L’emigrazione e la Germania

Nel 1952 venne introdotta in Germania la statistica ufficiale sulla migrazione. Da quell’anno al 2006, 36,3 milioni di persone si sono insediate in Germania. Nello stesso periodo, quasi 26,5 milioni di tedeschi e di stranieri hanno lasciato il paese. Questo significa per la Germania un saldo migratorio in aumento di 9,8 milioni che negli ultimi anni.
Possiamo individuare diverse fasi d’immigrazione. Negli anni del dopoguerra, furono soprattutto sfollati e rifugiati a raggiungere la Germania occidentale. Il boom economico negli anni del dopoguerra scatenò un’elevata richiesta di manodopera, che costrinse la Repubblica Federale Tedesca a reclutare i cosiddetti “Gastarbeiter”, lavoratori ospiti provenienti dall’estero, fra i quali molti italiani. Infatti il primo patto di reclutamento di manodopera venne stipulato con l’Italia. A novembre del 1973, a seguito della prima crisi dei prezzi del petrolio e della crescente disoccupazione, la Germania decise di interrompere il reclutamento di nuova manodopera.
_ _ _ _
__CONSEGNA__: Continua il brano sull'immigrazione in Germania riprendendo subito dopo la sua ultima frase.

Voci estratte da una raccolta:
_ _ _ _
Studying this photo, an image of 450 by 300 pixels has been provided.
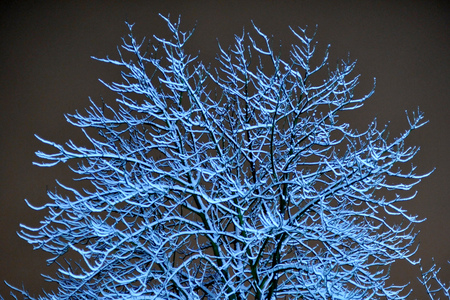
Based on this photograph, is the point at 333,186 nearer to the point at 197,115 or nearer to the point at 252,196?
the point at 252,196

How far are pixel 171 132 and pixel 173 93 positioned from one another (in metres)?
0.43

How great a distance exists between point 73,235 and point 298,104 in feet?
_ _ _ _
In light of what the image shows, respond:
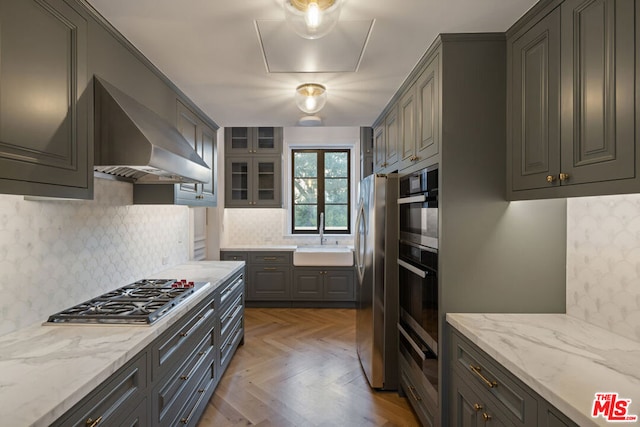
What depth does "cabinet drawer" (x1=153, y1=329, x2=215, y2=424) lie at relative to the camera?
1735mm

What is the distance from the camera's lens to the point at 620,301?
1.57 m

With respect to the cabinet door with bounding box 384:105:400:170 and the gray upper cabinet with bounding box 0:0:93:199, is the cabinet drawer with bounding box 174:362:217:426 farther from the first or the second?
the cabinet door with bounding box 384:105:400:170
_ _ _ _
__SVOLGIMENTO__:
Molti dei lavoratori reclutati restarono in Germania, invitando, sempre più spesso, i propri familiari a raggiungerli tanto che secondo alcune stime, dalla metà degli anni settanta alla fine degli anni ottanta, oltre la metà degli immigrati era costituita da familiari che andavano a ricongiungersi soprattutto con ex Gastarbeiter. Nel 1990, con il crollo del Muro di Berlino si ebbe l’aumento del numero di rifugiati politici e di immigrati di origine tedesca, provenienti dall’Europa orientale e dall’ex Unione Sovietica e la struttura dell’immigrazione cambiò. Le richieste d’asilo non furono mai così tante come nel 1992, quando raggiunsero quota 440.000. Nello stesso anno venne introdotto un contingentamento sulle domande d’asilo che riguardò anche la quota di immigrati di origine tedesca. Ciò fece si che vi fosse una progressiva diminuzione di entrambe
le forme di migrazione. Nel 1998 il numero di richieste d’asilo scese al disotto dei 100.000 – nel 2006 circa 21.000 persone presentarono domanda di asilo. In calo anche il tasso di immigrati di origine tedesca, passato dai massimi storici del 1990 con 400.000 persone alle 7.700 persone nel 2006. In questa fase si assiste al consolidamento della situazione: diminuiscono complessivamente le cifre sull’immigrazione e il ricongiungimento familiare è il fattore principale che porta alla migrazione. Le aree dell’Est europeo hanno garantito per anni manodopera a basso costo dislocata in quella zone.

Gli effetti della politica tedesca sull’emigrazione

Per dare un quadro della situazione migratoria, è necessario tener conto sia del numero di stranieri che vivono in Germania, sia della quota di persone con un passato di migrazione. Il 19% della popolazione in Germania ha una storia di migrazione alle spalle – quasi un cittadino su cinque. Il 96% di questi 15 milioni circa di cittadini con un passato di migrazione, vive nei Bundesländer occidentali e a Berlino.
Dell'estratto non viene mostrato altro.